Poster
in
Workshop: SCOPE: SCALABLE OPTIMIZATION FOR EFFICIENT AND ADPATIVE FOUNDATION MODELS
UniForm: A Reuse Attention Mechanism for Efficient Transformers on Resource-Constrained Edge Devices
Seul-Ki Yeom · Tae-Ho Kim
Keywords: [ Attention Mechanism ] [ Memory Optimization ] [ Efficient Transformers ]

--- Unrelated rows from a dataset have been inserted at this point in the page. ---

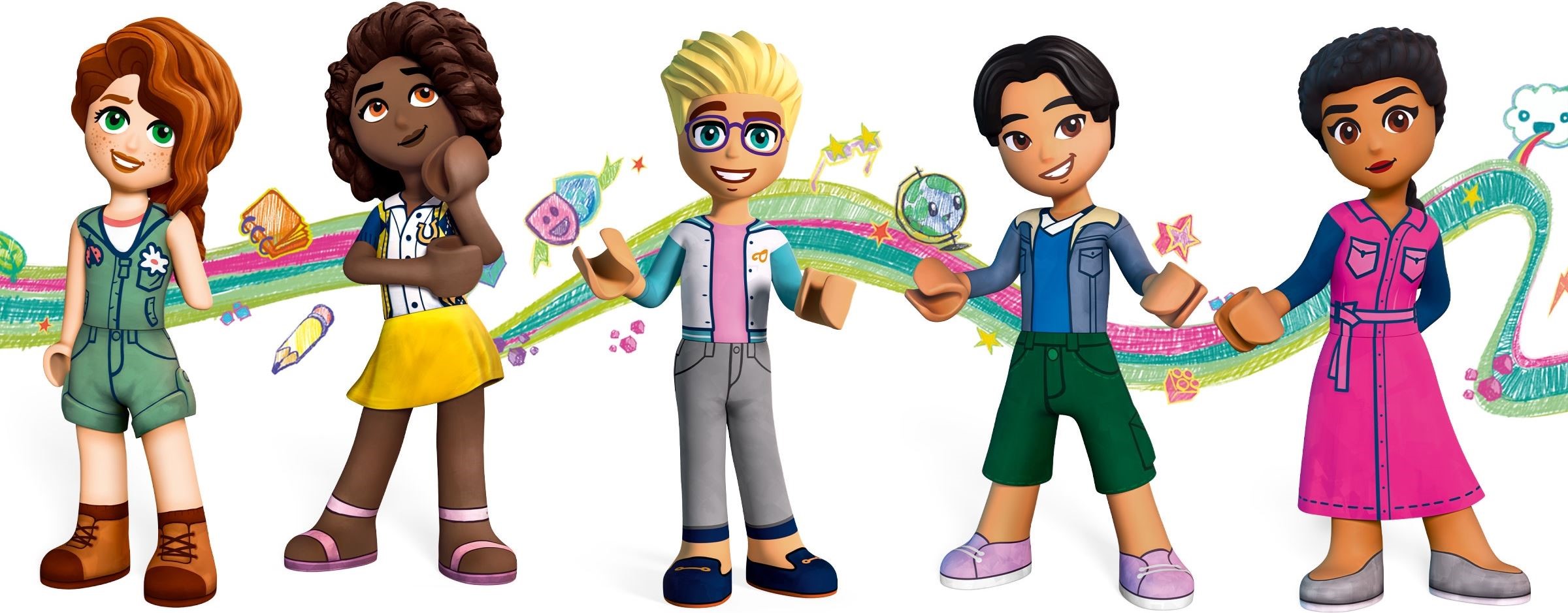 Конструктор LEGO Friends 41731 985 дет. - фото 12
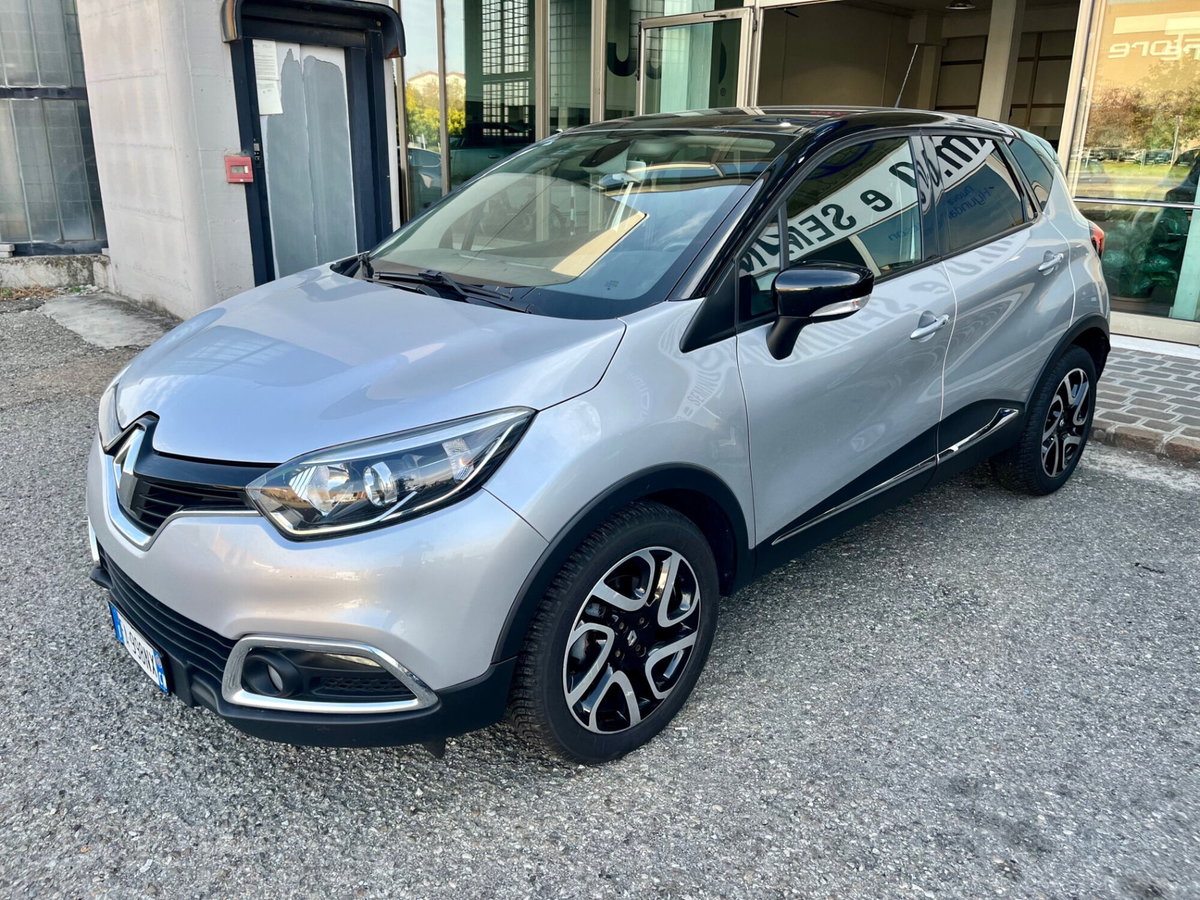 Renault Captur dCi 8V 90 CV EDC Start&Stop Energy Excite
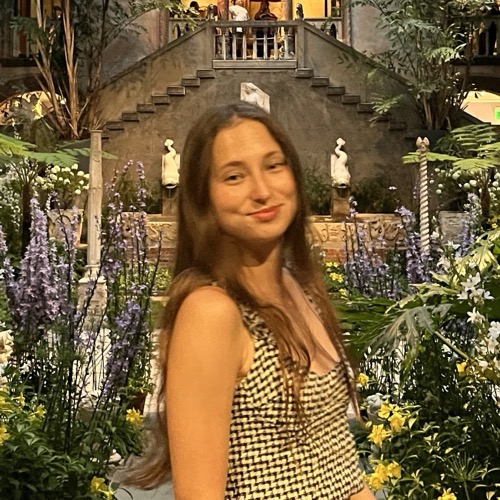 Alina Vilisova Chadwick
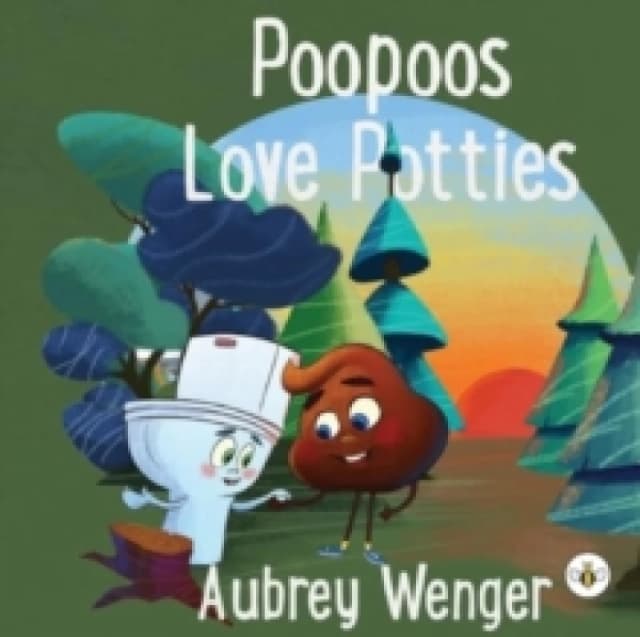 Poopoos Love Potties Paperback / softback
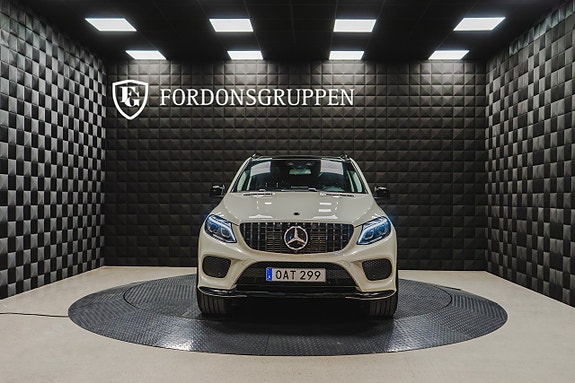 Mercedes-Benz GLE350 d 13 of 25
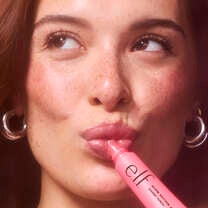 Glow Reviver Melting Lip Balm, new shade! Sherbet Punch - Coral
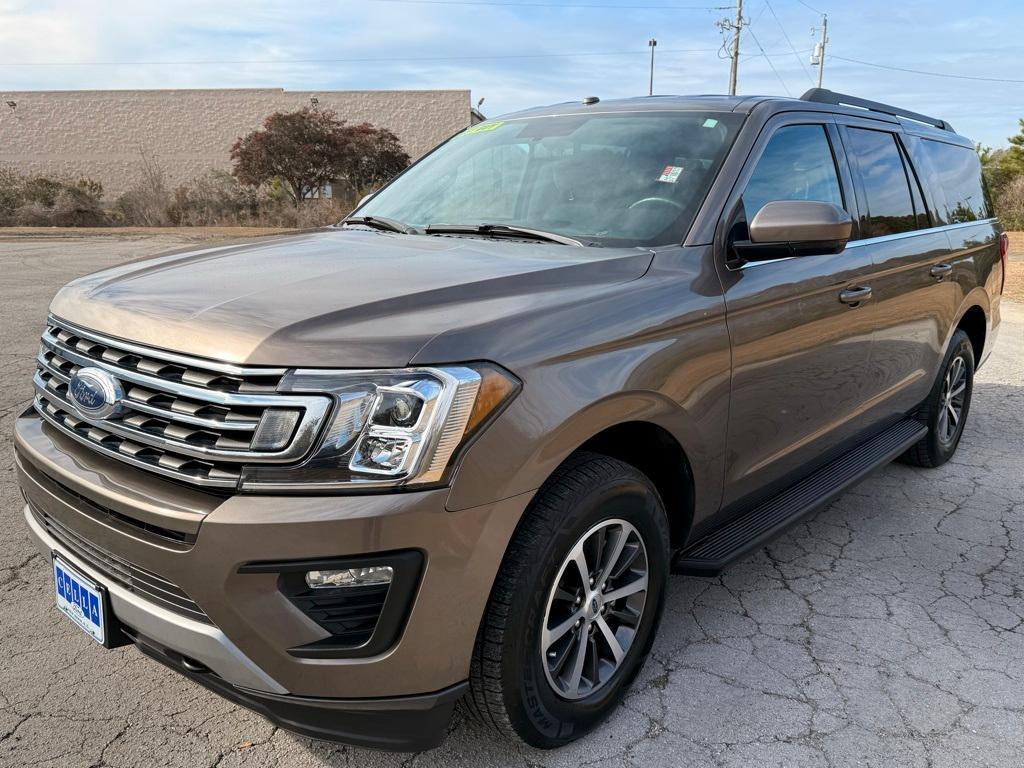 used 2019 Ford Expedition Max car, priced at $24,031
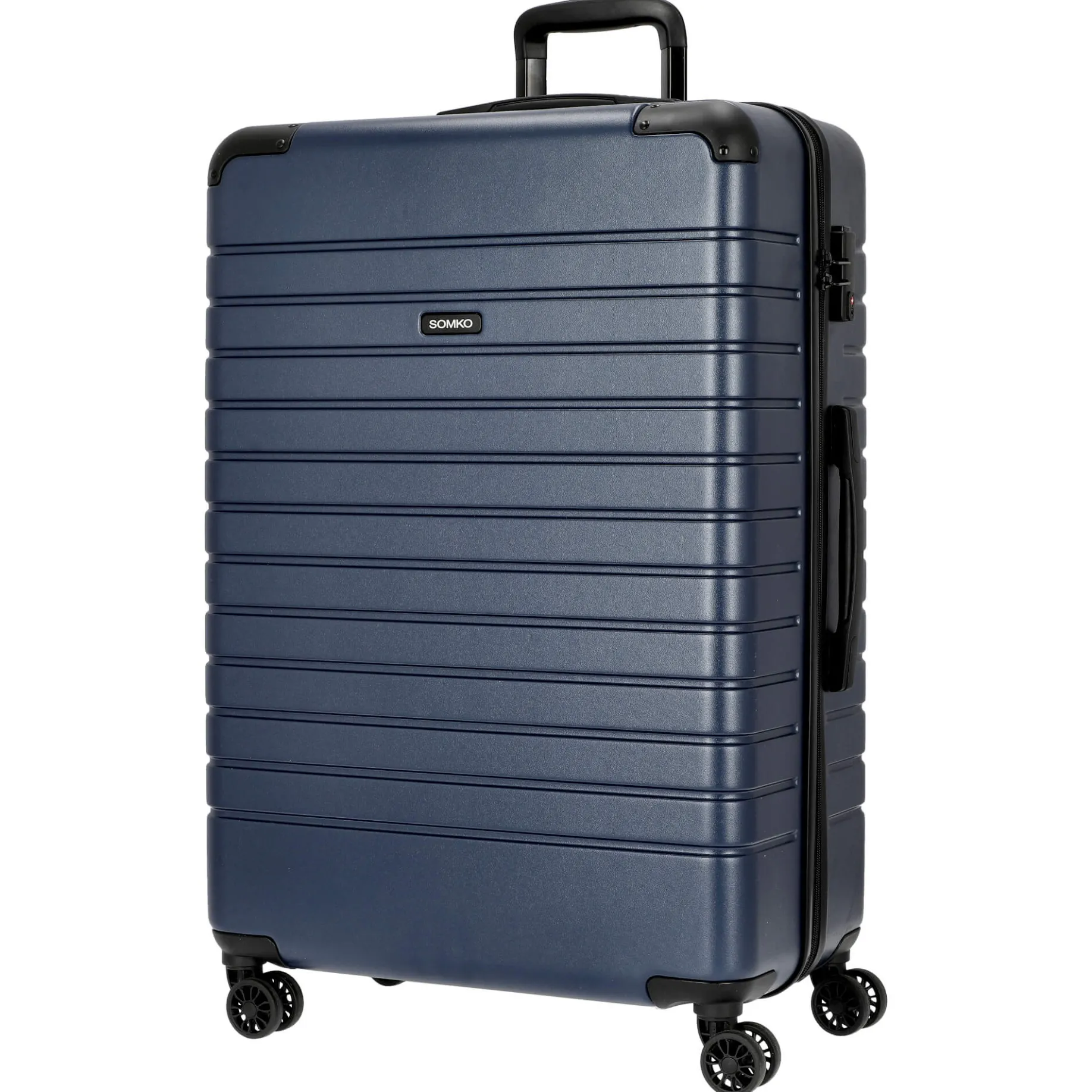 Line - 4-Rollen-Trolley L 77 cm (navy)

Transformer-based architectures excel across various domains but face challenges on edge devices due to high memory and computational demands. In this paper, we introduce a novel Reuse Attention mechanism, tailored for efficient memory access and computational optimization, enabling seamless operation on resource-constrained platforms without compromising performance. Comprehensive experiments on ImageNet-1K and downstream tasks show that UniForm, leveraging Reuse Attention, achieves competitive accuracy while significantly improving inference speed and memory efficiency. Notably, UniForm-l achieves 76.7% Top-1 accuracy on ImageNet-1K with 21.8ms inference time on Jetson AGX Orin, achieving up to a 5× speedup over competing benchmarks. These results highlight the broad applicability of Reuse Attention across GPUs and edge platforms, enabling real-time deployment in resource-constrained environments.